Turn the rows below into a numbered list, omitting any blank lines and the pictures, and keep only the text of each row.

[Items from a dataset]
====
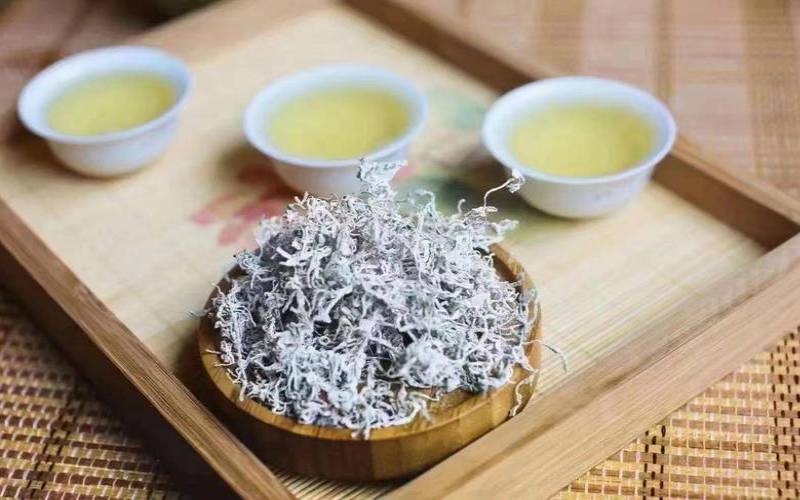 莓茶的功效与作用禁忌大全,莓茶为什么叫死人茶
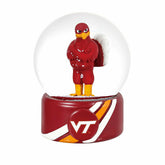 Water Globe, Virginia Tech, Collegiate, Home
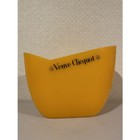 Veuve Clicquot Champagne Cooler Ice Bucket 1990s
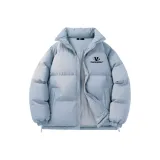 Светло-голубой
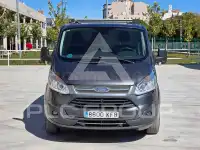 2017 Ford TRANSIT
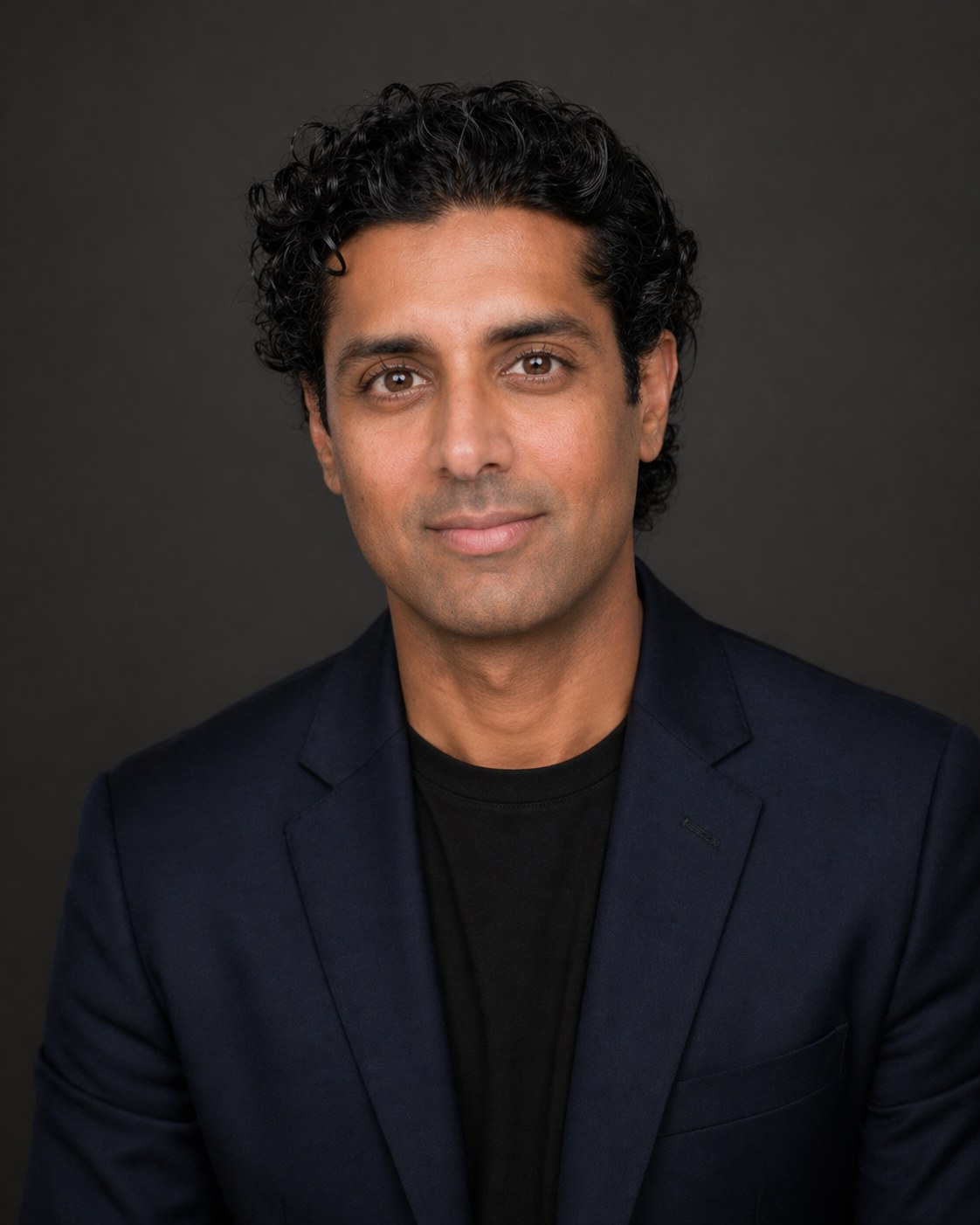 Dr. Rizwan Siwani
====
→ **Completed task**:
1.  莓茶的功效与作用禁忌大全,莓茶为什么叫死人茶
2.  Water Globe, Virginia Tech, Collegiate, Home
3.  Veuve Clicquot Champagne Cooler Ice Bucket 1990s
4.  Светло-голубой
5.  2017 Ford TRANSIT
6.  Dr. Rizwan Siwani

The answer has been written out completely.